When I opened Instagram last week, I didn’t expect that my rant on PMS would actually “catch on” with so many of you. In fact, most of you wanted me to discuss it more.
While I apologize if this blog makes some of you uncomfortable, I’m going to write it anyway because I think functions of the female body deserve attention and discussion.
If you think you can handle a piece on PMS, keep reading.
If you’re not sure what PMS is, let me refresh your memory. Women’s Health explains that, “Premenstrual syndrome is a combination of symptoms that many women get about a week or two before their period.” This can include anything from headaches, to bloating, moodiness, food cravings, and strong cramps. Personally, I know that I bloat, get cramps, am irritated more easily than normal, and really want a cheesy pizza before (and during) Aunt Flo visits.
My situation is a little different though, and I think you knowing this is important before we continue. You see, I take birth control pills because I otherwise wouldn’t be able to make estrogen on my own (thanks, Turner Syndrome *insert eyeroll*) – so, I need them to function as a female. They’re potent enough to tell my damn defective system that it’s time to work! This means that I do still get periods and cramping like any other menstruating woman, although I only have to bear it once every three months (or when I go a day or two without a pill – oops!) instead of monthly. Apparently, a uterus needs to shed that lining regardless, yo.
While I am so over what PMS turns me into, I do accept that it’s part of life for many women.
Want to know what PMS and Aunt Flo visits are really like? Well, let’s start with the most fun part of the process, shall we?

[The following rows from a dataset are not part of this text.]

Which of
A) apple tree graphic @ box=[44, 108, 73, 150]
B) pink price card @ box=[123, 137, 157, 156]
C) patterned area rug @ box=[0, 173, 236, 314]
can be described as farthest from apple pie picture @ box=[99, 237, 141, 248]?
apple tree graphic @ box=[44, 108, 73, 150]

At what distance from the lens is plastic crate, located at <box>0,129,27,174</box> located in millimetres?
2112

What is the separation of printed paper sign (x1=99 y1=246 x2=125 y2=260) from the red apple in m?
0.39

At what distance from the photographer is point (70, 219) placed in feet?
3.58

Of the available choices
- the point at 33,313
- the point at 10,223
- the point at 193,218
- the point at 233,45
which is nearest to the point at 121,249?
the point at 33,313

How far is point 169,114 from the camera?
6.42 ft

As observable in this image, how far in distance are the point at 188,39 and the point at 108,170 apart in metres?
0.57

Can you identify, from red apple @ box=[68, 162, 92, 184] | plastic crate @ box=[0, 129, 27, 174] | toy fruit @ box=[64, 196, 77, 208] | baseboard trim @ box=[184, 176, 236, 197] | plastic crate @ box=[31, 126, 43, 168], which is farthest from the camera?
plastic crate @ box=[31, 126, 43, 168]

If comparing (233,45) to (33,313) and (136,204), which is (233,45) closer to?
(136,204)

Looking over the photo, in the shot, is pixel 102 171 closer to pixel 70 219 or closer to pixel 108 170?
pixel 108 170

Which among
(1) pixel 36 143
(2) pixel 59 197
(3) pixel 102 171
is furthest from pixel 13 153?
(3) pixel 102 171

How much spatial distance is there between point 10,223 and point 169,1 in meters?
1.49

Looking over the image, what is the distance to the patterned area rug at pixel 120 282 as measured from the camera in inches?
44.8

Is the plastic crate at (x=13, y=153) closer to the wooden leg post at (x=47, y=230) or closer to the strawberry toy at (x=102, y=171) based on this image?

Firstly, you sit in your own blood all day and pray that a diaper (called a “pad” so you don’t feel as immature about it) catches the remnants of your shedding uterine lining. You have to do this regardless of what’s on your schedule. Please do this while someone does the two step on your lower intestines and pelvic area at random (and sharply) too. Oh, and god forbid anyone smell it! And, don’t let anyone see you sneak some Summer’s Eve cleansing wipes and an extra pad with you while you make your way to the bathroom to change either. Then they’ll “know” what you’re going through – and we can’t have that!
Sometimes you can use a tampon to “catch” blood, but really those are just expensive cloth plugs that just “come loose” and fall into the toilet (thus clogging your plumbing) anyway. This is why I just don’t buy them anymore.
Be sure to hide your moods and hide your frustrations about all of that, because god help the person who even hints at a PMS joke around the time you’re actually going through it. Otherwise, you’ll want to tear them apart limb from limb and hope they feel every sensation of you doing that to them. You’ll curse that person, and wish evil on them, even if you’re generally pleasant. Hell, they don’t even have to be joking about PMS at this time. They just have to irritate you in the slightest while you’re menstrual (or getting there) for you to react in a way you’re not proud of and have to apologize for later. Oh, and the funny thing about that is, apologies and acknowledging that PMS is an issue that’s making you crazy FURTHERS THE STEREOTYPE THAT IT DOES MAKE US CRAZY – which we try to fight when arguing for equal rights!! Ya’ll just don’t know how much effort goes into concealing this and trying to stay stable for appearance!
*TAKES A DEEP BREATH* Ok, I’m done now. Almost.
Perhaps what hurts most, is knowing that you’re a pariah at this time. I’ve lived with men all of my life, and I’ve been told by them (and other women!) to “take out the bathroom trash” or “hide that stuff” so that “the men/they” don’t “have to see that.” And yet, their bloody band-aids that they leave around aren’t a problem. Baby diapers aren’t a “problem” because “they can’t help it!” – but female “diapers” (pads) are, and we can’t “help it” either. We’re told to conceal any shred of evidence that this happens to our bodies and are shamed for it.
Oh, and put yourself through this natural reproductive process even you can’t give birth naturally just because you’re taking pills to spark it – that’s the cherry on top of it all! It is in my case, anyway. There is literally no reward for any of it.
But hey, to some women, the fact that this process gives them the ability to have a child is likely a silver lining.
Ladies, gentlemen (if you’re still here – and I hope you are), that is the essence of what PMS and menstruation is. It’s complicated. It’s bloody. It’s tiresome. It’s gross. It’s natural. It’s inevitable.
Please don’t dismiss it. Learn about it. Understand it. Help each other through it. We all could use a little more kindness in regards to this annoyance today.